Navigating the ‘perilous path’ of healthcare innovation

“Healthcare innovation is not easy – no matter where you are in the world,” Jennie Kung, Mayo Clinic Innovation Exchange senior director told delegates at HIMSS22 APAC.

In this closing keynote session on Tuesday last week, Kung outlined the many challenges that could derail innovators, such as navigating IP strategy, clinical validation processes, the regulatory landscape, commercialisation strategy and investment. 

“The only truth we really know is that healthcare innovation faces a perilous path and patient care only advances if we can help innovators at every step of the way of their innovation continuum,” said Kung.

Innovation Exchange

In 2020, Mayo Clinic launched its Innovation Exchange virtual platform to support innovators around the world on this path. 

Through the platform, Mayo provides a network of business and educational resources to support innovation. As well as benefiting from Mayo’s own expertise, innovators are connected with government agencies, industry partners, professional advisors, academic collaborators, and investment committees.  

“We’re laser-focused on helping innovators outside of Mayo to reach their goals because we believe that if we can work together, we can accelerate innovation much faster and bring these results to patients,” explained Kung. “Sometimes that looks like partnerships with Mayo and sometimes it’s helping innovators identify and understand their problems much more deeply.”

Successful collaborations 

Over the last two years, the Innovation Exchange has worked with more than 65 founders and companies worldwide including in India and Singapore. 

“There’s no perfect founder or start-up.
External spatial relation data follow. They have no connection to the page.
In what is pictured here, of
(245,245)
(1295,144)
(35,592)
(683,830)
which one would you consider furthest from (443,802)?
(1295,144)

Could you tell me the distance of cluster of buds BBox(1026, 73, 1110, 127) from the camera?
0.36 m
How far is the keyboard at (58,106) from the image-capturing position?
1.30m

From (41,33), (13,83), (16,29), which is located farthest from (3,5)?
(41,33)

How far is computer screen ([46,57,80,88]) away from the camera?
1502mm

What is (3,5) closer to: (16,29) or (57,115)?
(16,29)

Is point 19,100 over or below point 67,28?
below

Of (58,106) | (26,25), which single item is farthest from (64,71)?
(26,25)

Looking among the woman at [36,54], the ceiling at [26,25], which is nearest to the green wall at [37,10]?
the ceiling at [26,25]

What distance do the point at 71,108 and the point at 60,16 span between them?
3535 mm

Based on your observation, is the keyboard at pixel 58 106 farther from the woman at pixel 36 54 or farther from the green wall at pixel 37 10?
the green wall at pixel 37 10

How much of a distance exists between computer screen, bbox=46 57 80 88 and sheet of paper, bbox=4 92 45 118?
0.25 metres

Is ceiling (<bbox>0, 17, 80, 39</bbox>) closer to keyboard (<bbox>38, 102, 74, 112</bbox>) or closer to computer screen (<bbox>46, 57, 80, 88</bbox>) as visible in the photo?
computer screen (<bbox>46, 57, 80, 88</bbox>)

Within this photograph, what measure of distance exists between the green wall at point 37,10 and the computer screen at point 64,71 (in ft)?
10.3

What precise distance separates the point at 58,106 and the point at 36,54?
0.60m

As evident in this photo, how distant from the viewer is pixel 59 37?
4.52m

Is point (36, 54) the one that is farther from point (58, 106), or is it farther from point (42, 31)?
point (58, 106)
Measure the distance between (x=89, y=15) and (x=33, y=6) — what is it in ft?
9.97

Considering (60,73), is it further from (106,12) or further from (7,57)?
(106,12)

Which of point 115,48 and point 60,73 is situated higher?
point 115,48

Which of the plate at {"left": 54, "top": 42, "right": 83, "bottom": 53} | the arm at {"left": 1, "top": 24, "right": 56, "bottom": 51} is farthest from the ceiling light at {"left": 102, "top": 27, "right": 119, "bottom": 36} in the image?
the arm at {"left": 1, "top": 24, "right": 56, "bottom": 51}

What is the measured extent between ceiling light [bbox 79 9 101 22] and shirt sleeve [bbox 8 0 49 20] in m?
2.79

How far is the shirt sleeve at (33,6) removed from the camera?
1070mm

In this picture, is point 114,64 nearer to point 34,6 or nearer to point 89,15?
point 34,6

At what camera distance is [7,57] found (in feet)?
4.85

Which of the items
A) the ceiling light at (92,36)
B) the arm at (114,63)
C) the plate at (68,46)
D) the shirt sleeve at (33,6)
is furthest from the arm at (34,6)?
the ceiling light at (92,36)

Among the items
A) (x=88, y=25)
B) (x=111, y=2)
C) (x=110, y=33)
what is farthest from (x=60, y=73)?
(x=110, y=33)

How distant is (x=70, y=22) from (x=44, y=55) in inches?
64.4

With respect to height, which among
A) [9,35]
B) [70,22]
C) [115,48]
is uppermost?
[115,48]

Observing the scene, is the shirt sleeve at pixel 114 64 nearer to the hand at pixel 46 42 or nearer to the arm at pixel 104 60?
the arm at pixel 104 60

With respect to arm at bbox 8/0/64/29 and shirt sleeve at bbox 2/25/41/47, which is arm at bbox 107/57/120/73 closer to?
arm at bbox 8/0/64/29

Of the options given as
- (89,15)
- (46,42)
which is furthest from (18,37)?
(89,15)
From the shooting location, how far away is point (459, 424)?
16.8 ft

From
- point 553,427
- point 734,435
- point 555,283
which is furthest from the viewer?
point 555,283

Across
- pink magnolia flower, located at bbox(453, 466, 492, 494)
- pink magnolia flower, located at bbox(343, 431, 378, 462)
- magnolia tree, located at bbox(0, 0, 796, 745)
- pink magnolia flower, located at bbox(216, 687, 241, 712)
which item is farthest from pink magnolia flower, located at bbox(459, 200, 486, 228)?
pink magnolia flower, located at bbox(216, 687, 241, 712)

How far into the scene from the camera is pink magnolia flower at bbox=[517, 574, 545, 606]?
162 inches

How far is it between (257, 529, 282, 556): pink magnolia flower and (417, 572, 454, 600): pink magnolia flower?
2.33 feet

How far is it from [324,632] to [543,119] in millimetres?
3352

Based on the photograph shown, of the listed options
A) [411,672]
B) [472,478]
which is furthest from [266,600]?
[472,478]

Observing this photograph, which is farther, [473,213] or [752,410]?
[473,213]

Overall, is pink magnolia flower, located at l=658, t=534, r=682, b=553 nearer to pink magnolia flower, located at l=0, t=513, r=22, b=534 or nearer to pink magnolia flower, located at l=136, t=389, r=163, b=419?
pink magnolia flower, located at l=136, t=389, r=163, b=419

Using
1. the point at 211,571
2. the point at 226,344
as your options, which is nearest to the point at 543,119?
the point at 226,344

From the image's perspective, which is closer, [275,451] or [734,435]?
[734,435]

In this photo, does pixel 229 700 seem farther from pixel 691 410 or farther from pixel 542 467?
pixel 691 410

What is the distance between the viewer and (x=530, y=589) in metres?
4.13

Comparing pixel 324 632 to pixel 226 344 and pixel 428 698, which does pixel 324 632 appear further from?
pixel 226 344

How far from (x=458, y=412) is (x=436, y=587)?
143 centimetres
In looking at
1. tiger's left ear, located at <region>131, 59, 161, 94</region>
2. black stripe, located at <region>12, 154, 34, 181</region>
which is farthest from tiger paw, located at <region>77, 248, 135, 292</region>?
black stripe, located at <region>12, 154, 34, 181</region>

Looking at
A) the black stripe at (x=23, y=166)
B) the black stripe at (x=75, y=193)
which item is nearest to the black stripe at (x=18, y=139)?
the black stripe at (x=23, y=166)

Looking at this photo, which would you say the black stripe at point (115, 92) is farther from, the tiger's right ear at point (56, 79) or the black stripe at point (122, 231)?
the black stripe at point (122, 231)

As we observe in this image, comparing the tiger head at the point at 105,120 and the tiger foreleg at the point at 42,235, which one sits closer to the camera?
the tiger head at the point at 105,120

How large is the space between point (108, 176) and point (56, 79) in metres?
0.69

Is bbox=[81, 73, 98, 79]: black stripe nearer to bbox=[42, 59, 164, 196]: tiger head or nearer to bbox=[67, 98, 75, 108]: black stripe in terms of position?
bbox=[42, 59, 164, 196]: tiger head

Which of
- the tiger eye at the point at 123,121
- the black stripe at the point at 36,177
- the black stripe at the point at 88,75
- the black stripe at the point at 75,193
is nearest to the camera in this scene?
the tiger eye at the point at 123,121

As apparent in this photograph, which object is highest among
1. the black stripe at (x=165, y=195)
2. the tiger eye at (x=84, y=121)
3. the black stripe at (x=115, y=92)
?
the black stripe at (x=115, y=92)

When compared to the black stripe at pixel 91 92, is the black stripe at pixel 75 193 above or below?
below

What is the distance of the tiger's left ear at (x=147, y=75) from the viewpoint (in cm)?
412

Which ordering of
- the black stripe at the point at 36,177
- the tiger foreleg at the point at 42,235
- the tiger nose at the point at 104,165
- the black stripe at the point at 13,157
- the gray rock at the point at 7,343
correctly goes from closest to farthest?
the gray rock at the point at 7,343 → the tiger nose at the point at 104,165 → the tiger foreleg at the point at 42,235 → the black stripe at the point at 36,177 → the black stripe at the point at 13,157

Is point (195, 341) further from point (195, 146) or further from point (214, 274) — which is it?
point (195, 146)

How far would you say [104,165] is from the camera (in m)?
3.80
The needs of healthcare innovation are vast and as a result, we keep our doors wide open,” said Kung.

One successful collaboration is with Singaporean startup Neuroglee Therapeutics, which focuses on improving outcomes for patients with neurodegenerative diseases. 

After joining the exchange in 2021, Neuroglee was able to provide a digital treatment combining its software and AI solutions with Mayo’s clinical expertise. Shortly after the partnership, the startup raised $10 million in Series A funding and has now relocated its headquarters to the US. 

Union of forces

The aims of the Innovation Exchange align with the value of collaboration at the heart of Mayo’s ethos. Royston Lek, executive director for APAC, Mayo Clinic, Singapore told the conference how in 1910 founding father Dr William Mayo emphasised the “union of forces” to provide patient care.

“The sum total of medical knowledge is so great and wide-ranging that it’s futile for one organisation or person to attempt to acquire or assume a good and complete working knowledge of it,” said Lek.

For this reason, Mayo seeks to create centres of excellence through clinical practice, education and research, digital health and patient care solutions, innovation, and the Mayo Clinic model of care.

One example is a collaboration with partners in Asia and Latin America to introduce digital health and patient care solutions – in particular around telemedicine 2.0 and digital pathology. Also, through its Mayo Clinic Platform Services Division, it provides scalable digital solutions to help validate clinical AI tools using Mayo’s database.